For others, the Christmas season is a struggle that can lead many to the brink of anger. Unfortunately, one family from North Carolina would not live to see another joyous holiday season together, and the motives of their deaths would become shrouded in mystery.
The Lawson family of Stokes County was like other typical families living in the roaring 1920s and into the start of the Great Depression. Times were lean during those days, with not much food to go around. Charles Lawson worked as a tobacco farmer in the region with his wife and seven children. The family was more fortunate than others when they saved enough to purchase their farm in 1927 near Germantown on Brook Cove Road.

A few weeks before Christmas in 1929, Charles Lawson loaded the family, drove them to Winston-Salem to purchase new clothing, and even had them partake in a family portrait. Something seemed odd, considering the financially challenging times. On Christmas morning of 1929, the Lawson family woke early like other families to tend to farm duties.

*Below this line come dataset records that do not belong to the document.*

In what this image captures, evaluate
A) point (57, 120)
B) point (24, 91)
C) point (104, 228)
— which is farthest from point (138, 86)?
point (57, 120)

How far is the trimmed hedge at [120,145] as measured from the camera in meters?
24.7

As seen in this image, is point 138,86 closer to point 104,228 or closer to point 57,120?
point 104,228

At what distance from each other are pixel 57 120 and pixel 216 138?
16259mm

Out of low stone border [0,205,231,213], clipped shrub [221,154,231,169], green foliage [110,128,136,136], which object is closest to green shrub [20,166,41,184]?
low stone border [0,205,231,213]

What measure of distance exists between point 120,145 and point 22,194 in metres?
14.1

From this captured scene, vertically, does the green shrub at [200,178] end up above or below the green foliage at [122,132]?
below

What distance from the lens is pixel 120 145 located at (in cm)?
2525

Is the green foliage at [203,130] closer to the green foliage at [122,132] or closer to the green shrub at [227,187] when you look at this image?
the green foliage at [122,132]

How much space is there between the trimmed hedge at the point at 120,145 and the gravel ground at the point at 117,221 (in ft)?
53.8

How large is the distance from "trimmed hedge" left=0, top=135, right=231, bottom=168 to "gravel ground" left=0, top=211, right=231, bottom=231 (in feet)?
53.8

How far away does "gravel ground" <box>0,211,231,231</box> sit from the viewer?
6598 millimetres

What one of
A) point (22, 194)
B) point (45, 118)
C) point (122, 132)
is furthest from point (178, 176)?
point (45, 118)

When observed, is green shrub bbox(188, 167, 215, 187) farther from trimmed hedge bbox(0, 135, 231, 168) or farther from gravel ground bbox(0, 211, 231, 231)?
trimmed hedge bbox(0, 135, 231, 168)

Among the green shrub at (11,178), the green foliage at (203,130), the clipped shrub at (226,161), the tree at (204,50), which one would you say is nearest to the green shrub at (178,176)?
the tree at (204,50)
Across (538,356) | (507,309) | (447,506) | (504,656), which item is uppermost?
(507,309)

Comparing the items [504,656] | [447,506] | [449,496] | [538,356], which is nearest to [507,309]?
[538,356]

The oldest daughter, Marie, baked a cake with raisins while the oldest son, Arthur, headed into town to purchase ammunition for hunting.
During this time, Charles Lawson killed his wife, Fannie, thirty-seven at the time, and six of his children before he walked into nearby woods and shot himself. Arthur Lawson survived due to being gone at the time, but would meet an untimely death from an automobile accident in 1945.
The family was laid to rest in a mass grave in Germantown. Several motives have floated around for what led a man like Charles Lawson to murder his family. One suggests he suffered from a head injury from an accident that occurred several years earlier. However, another motive suggests a family rumor that Charles Lawson had gotten his daughter, Marie, pregnant. Instead of coming clean to his wife and family, Lawson murdered them to hide the secret.
Some believe the apparitions of the Lawson Family still haunt the Madison Dry Goods Store. The old store was a funeral home that prepared the victims of the murders.
The Christmas Day Massacre is one of North Carolina’s most famous true-crime cases.